◆ Text section ◆
____

The Löwenheim-Skolem Theorem promises us, among other things, the existence of at least one model of each infinite cardinality $\kappa$ provided that a theory $\sigma$ has at least one model $M_\lambda$ of cardinality $\lambda$, where $\lambda $ is an infinite cardinal.

It promises more than just that, the models of various infinite cardinalities are related to each other in some way, but I don't really understand that part yet.

Let the signature $\tau$ refer to the axiomatization of the real numbers as an ordered field. I don't know whether the completeness axiom described in the link is expressible in a first order theory or not.

Note: I'm using an explicit construction of $\mathbb{R}$ here to satisfy the prerequisites of the L-S theorem, but only because I can't find an explicit representation of a countable model of $\tau$ and I don't know whether the computable reals would work here.

____

◆ To-do list ◆
1) From the Löwenheim-Skolem post:
(a) Under what condition does the theorem promise at least one model of each infinite cardinality $\kappa$?
(b) What does the signature $\tau$ refer to?
(c) Why is an explicit construction of $\mathbb{R}$ being used?
2) Can you return the stretch of the Löwenheim-Skolem post from "The Löwenheim-Skolem Theorem" through "theory or not.", word for word?
The rows come from a separate source.

____

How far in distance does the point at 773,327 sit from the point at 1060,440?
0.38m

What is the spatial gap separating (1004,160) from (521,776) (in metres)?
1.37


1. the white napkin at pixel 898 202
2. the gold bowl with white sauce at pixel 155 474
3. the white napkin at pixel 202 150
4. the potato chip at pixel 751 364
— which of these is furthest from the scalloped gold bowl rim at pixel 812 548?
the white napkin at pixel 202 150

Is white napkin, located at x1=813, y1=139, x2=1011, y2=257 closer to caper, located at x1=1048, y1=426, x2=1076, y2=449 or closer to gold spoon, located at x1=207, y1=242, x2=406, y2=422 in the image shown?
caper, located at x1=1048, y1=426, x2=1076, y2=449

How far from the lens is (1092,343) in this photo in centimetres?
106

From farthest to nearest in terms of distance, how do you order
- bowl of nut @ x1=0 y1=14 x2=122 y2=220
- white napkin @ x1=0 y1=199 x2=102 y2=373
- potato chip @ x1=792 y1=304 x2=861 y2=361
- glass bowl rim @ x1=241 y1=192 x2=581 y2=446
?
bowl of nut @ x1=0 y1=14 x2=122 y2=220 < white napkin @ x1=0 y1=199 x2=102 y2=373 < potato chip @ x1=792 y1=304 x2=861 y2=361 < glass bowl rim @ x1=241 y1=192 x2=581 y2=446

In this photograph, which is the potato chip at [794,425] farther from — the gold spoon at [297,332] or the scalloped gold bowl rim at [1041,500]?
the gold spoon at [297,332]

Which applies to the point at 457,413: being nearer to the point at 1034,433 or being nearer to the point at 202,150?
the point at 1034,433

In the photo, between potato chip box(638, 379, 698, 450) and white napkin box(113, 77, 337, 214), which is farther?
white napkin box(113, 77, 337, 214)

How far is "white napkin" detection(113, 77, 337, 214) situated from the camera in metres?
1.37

____

◆ Task solutions ◆
1)
(a) The theory $\sigma$ must have at least one model $M_\lambda$ of cardinality $\lambda$, where $\lambda$ is an infinite cardinal.
(b) It refers to the axiomatization of the real numbers as an ordered field.
(c) The writer can't find an explicit representation of a countable model of $\tau$ and doesn't know whether the computable reals would work.

2)
The Löwenheim-Skolem Theorem promises us, among other things, the existence of at least one model of each infinite cardinality $\kappa$ provided that a theory $\sigma$ has at least one model $M_\lambda$ of cardinality $\lambda$, where $\lambda $ is an infinite cardinal.

It promises more than just that, the models of various infinite cardinalities are related to each other in some way, but I don't really understand that part yet.

Let the signature $\tau$ refer to the axiomatization of the real numbers as an ordered field. I don't know whether the completeness axiom described in the link is expressible in a first order theory or not.